*** Block opens ***

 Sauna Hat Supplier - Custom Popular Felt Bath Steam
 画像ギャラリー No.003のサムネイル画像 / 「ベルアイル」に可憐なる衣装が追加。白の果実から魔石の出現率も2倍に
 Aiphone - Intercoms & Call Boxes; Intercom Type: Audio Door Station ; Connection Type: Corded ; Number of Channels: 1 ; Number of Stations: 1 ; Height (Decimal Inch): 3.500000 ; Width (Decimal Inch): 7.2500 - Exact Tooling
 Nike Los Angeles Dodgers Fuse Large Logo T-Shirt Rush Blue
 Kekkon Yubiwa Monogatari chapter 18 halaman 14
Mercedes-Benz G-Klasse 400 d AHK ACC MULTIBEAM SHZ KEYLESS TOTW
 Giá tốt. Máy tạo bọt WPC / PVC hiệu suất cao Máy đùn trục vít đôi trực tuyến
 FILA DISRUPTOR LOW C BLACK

*** Block closes ***
*** Block opens ***

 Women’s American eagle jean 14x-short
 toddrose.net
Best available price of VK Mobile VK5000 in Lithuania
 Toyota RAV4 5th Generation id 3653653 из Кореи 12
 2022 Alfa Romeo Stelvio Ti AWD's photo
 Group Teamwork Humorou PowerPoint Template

*** Block closes ***
*** Block opens ***

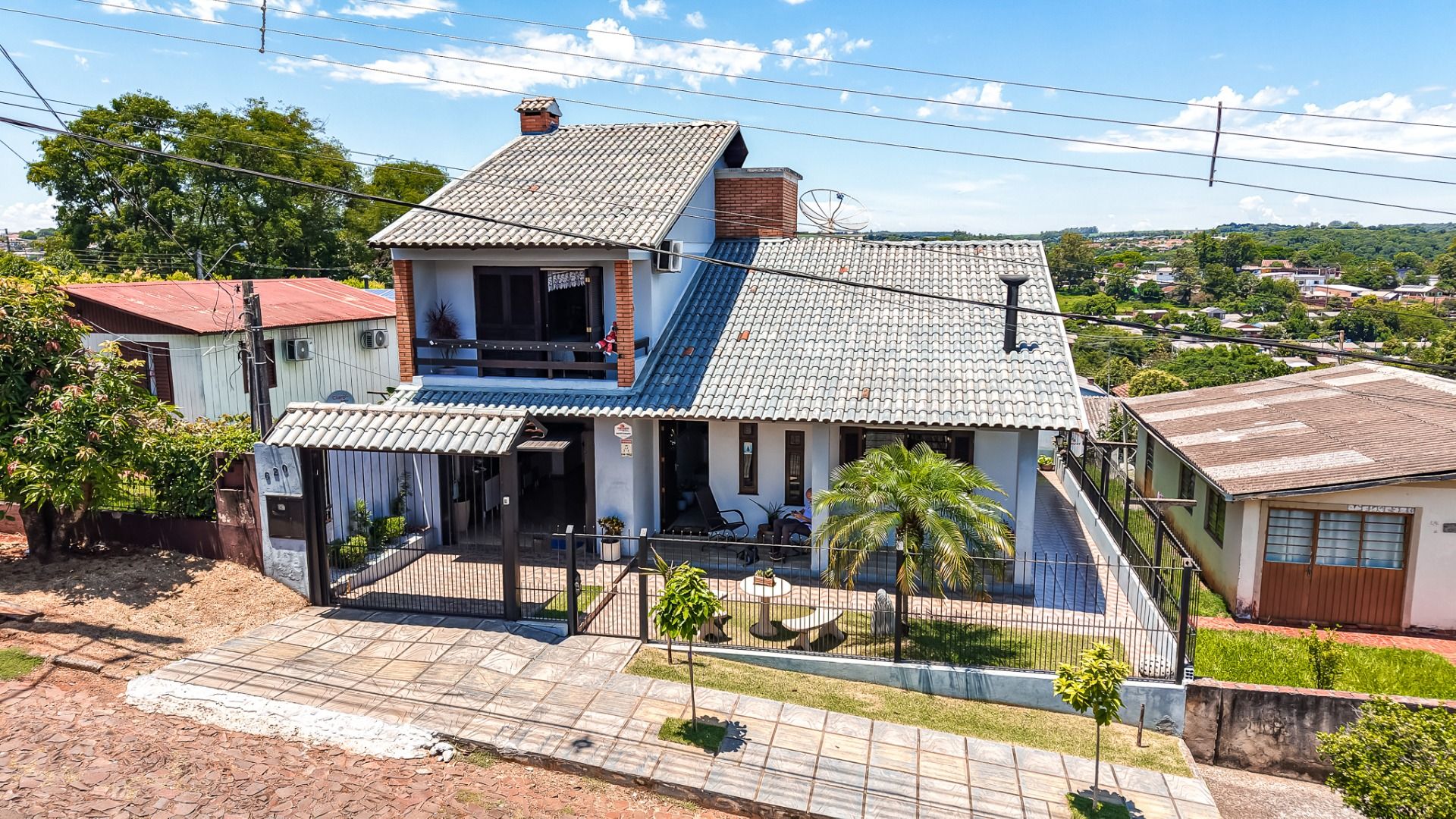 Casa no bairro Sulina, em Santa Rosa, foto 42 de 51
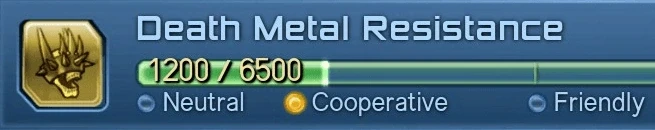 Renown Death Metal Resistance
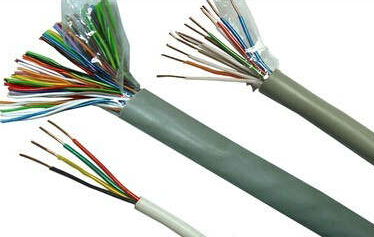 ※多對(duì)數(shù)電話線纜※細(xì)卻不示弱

*** Block closes ***

● WORK TO COMPLETE: Within the material above, transcribe exactly the lines that run from the line holding "Giá tốt. Máy" through the line holding "FILA DISRUPTOR LOW C BLACK".

● RESULT OF THIS TASK:
 Giá tốt. Máy tạo bọt WPC / PVC hiệu suất cao Máy đùn trục vít đôi trực tuyến
 FILA DISRUPTOR LOW C BLACK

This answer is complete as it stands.